* [Excerpted text]
More and more evidence is accumulating that a large asteroid (perhaps
5 to 10 miles across) hit the Earth some 65 million years ago, lofting
so much hot dust and smoke into the atmosphere that the climate of
our entire planet changed. The dust-laden sky prevented significant
amounts of sunlight from reaching Earth's surface, killing many
plants and, soon afterward, the many animals that depended on them
for food. The fossil record shows that large numbers of species were
wiped out in this period, dinosaurs perhaps the most famous among
them. In the 1990's the actual crater from this impact was discovered,
buried under more recent geologic layers in Mexico's Yucatan region.
Students may enjoy doing some book or Internet research on Comet
Shoemaker-Levy 9, which, in 1993, broke into many pieces when it ventured
too close to the giant planet Jupiter. The following summer, pieces
of the comet came back around and collided with Jupiter; we could
easily observe the enormous marks of these impacts from Earth. This
display of cosmic danger was a wake-up call for governments
and many people who had never thought about asteroids before; what
had just happened to Jupiter could happen to the Earth. We know many
smaller asteroids hit us regularly without damage, and still others
pass close to us, most often with little or no warning. Surely, if
a big one is headed our way, we want to have as much notice as possible.
In 1998, under a mandate from Congress, NASA undertook Project
Safeguard to find and track 90% of the Earth-crossing asteroids
that were 1-kilometer or larger. We are now almost at the 80% level
and closing in on this goal. In the meantime, a search for smaller
asteroids that might someday hit us (and still be dangerous, even
if they don't cause global devastation) is also under way. This search
is what the Pan-STARRS telescope,
introduced in 400
Years of the Telescope,
is especially well-suited to carry out.

* [Dataset]

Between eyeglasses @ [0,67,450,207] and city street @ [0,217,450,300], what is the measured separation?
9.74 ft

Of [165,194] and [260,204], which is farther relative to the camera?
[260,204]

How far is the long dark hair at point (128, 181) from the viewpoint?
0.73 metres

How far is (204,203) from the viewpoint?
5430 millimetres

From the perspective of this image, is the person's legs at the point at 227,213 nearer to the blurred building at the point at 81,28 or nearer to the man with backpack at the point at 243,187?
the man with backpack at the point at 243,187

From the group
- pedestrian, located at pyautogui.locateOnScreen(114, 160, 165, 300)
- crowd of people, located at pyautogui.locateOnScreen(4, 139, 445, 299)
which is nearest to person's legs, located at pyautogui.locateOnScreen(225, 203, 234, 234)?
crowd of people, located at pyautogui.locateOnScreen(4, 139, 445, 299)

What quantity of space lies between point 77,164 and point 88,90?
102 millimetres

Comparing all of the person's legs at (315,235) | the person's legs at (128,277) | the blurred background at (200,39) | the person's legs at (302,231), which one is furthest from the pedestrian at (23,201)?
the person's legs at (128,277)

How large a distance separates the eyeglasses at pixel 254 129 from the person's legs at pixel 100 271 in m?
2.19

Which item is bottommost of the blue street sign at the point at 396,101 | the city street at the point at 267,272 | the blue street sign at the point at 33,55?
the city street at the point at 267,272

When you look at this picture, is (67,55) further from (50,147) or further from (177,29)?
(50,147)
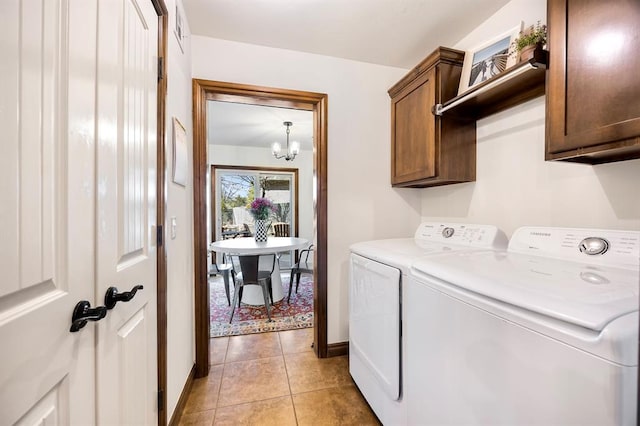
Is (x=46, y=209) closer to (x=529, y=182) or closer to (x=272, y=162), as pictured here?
(x=529, y=182)

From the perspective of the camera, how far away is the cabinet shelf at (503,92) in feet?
3.63

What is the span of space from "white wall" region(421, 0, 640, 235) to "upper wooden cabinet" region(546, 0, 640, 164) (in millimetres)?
145

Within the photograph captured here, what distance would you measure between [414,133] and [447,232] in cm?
74

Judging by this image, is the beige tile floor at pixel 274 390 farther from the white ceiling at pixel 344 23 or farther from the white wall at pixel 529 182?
the white ceiling at pixel 344 23

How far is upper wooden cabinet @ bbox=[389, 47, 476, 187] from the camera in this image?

* [Given exercise 1]
Answer these questions about the asteroid text:
(a) Where was the crater from the asteroid impact of some 65 million years ago found?
(b) In what year did Comet Shoemaker-Levy 9 break into many pieces?
(c) What share of the Earth-crossing asteroids 1 kilometer or larger was Project Safeguard set up to find and track?
* [Given exercise 2] Quote the asteroid text word for word, starting at "In 1998, under" and ending at "to carry out.".

* [Written answer 1]
(a) It was found buried under more recent geologic layers in Mexico's Yucatan region.
(b) It broke apart in 1993.
(c) The project aimed to find and track 90% of them.

* [Written answer 2]
In 1998, under a mandate from Congress, NASA undertook Project
Safeguard to find and track 90% of the Earth-crossing asteroids
that were 1-kilometer or larger. We are now almost at the 80% level
and closing in on this goal. In the meantime, a search for smaller
asteroids that might someday hit us (and still be dangerous, even
if they don't cause global devastation) is also under way. This search
is what the Pan-STARRS telescope,
introduced in 400
Years of the Telescope,
is especially well-suited to carry out.